御計画に従って召された者たちには、万事が益となるように共に働くということを、わたしたちは知っています。(ローマ8:28)

 「万事」というキーワードに注目すると「人間万事塞翁が馬」という言葉を思い出します。これは古い中国の哲学書「淮南子」に記載されているある故事から生まれた教訓で、人生の幸不幸は予測できないという意味だそうです。さらに拡大解釈をすれば良いことも悪いことも予測できないのだから、禍福ことごとに振り回されることはない、悪いことが続いても今度は良い事があるかも知れないのだから落ち込む必要はない、といった意味で励ましとして使われるとも言われます。
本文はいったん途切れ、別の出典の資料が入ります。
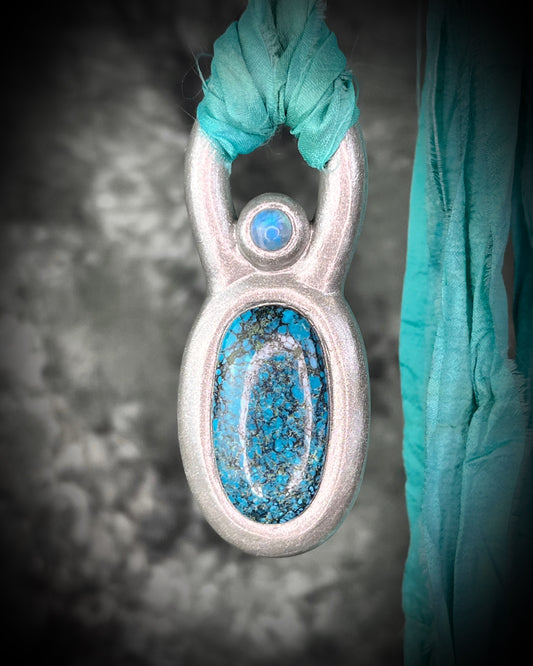 Handmade statement maximalist Turquoise and Moonstone chunky silver crystal jewelry on aqua recycled silk for a western  jewelry appeal.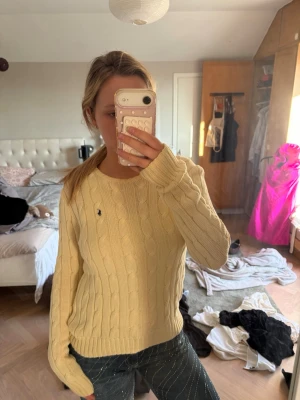 Gul kabelstickad tröja från Ralph Lauren - Kabelstickad gul tröja från Ralph Lauren med rund halsringning och lång ärm. Tröjan har den klassiska broderade loggan på bröstet och är tillverkad i ett mjukt stickat material. Perfekt för en avslappnad och stilren look. Den är i en ljusgul/beige färg 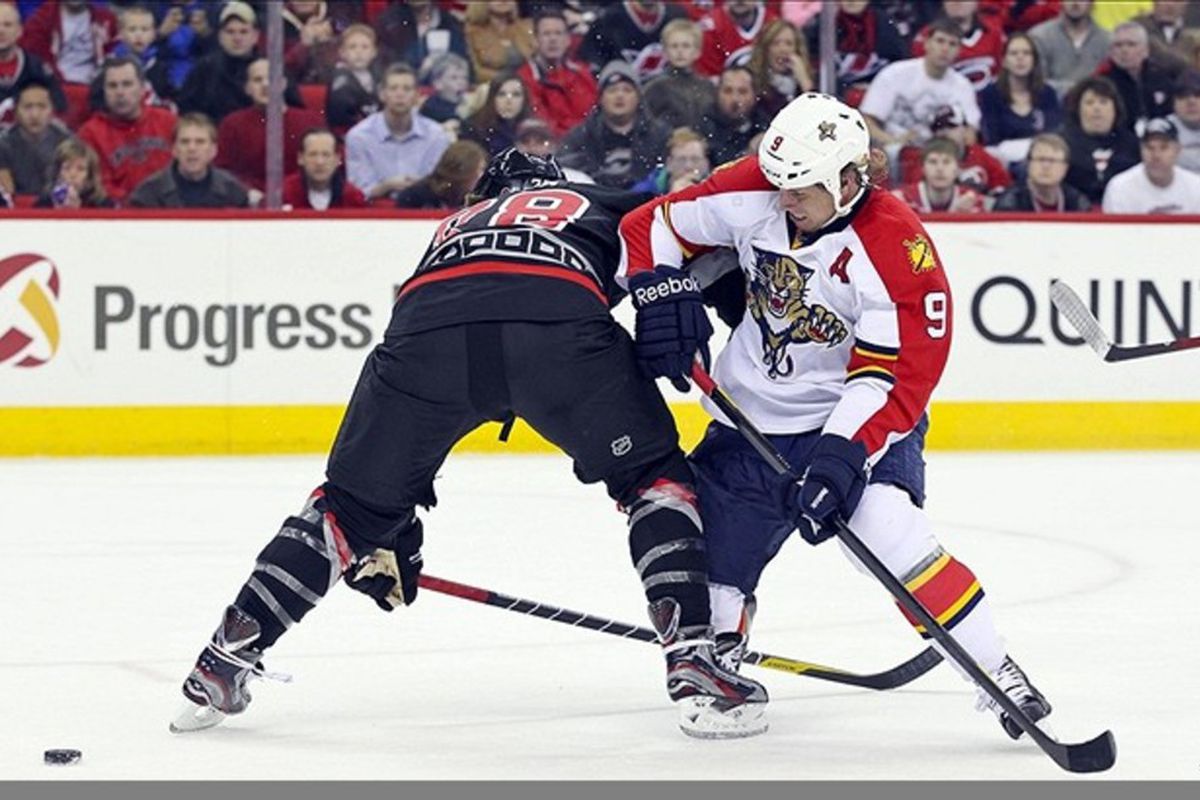 February 25, 2012; Raleigh, NC, USA; Carolina Hurricanes defensemen Justin Faulk (28) checks  Florida Panthers center Stephen Weiss (9) off the puck during the 1st period at the RBC center. Mandatory Credit: James Guillory-US PRESSWIRE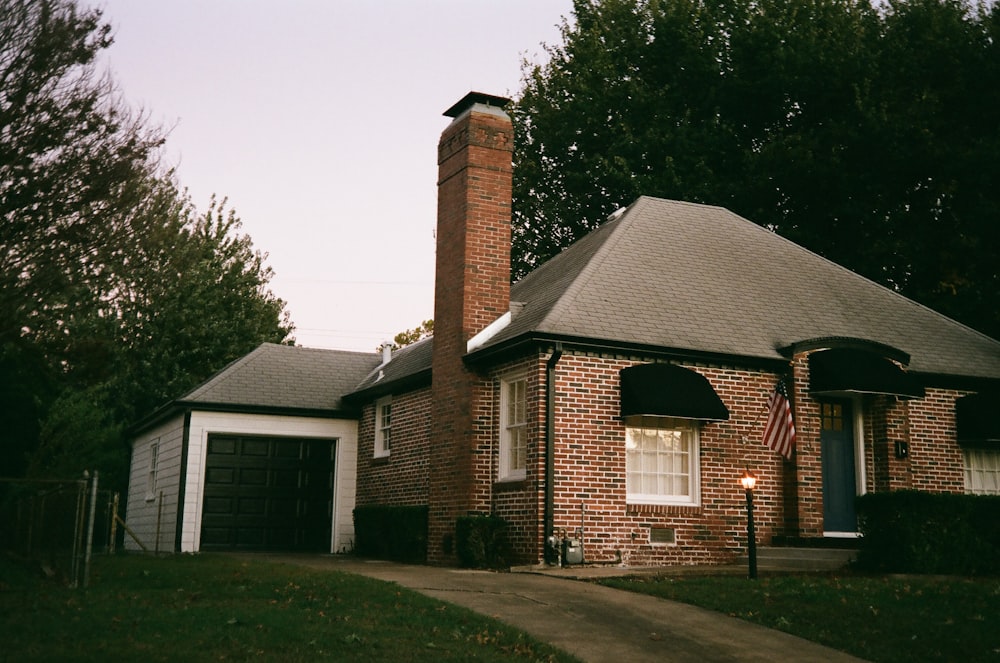 a brick house with an american flag on the front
 そこでローマ8章28節の「万事が益となる」と「万事塞翁が馬」とを比べてみます。キリスト者であっても人生の幸不幸は予測できないのは同じです。しかしキリスト者はこの世に言う「禍」に巻き込まれても、原因の追求や犯人捜し、時に自分を責める、などということはしません。「何故私がこんな目に…」という被害者意識ではなく「何のためのこの禍か」と問う。「禍」に積極的な意味や神さまのご計画を見いだそうとする。つまり「禍」を避けるのでなく活用しようとするのです。

 この違いが顕著に現れるのが「この世を去る時」です。多くの人は「自分の人生には果たして意味があったのか」と苦しむと言います。しかしキリスト者は「禍」の自分への意味を知ろうとし、また積極的に受け入れていくために、人生のどの場面も「私にとって意味のあった」と言い切る事ができ、従って悔いが残らないのです。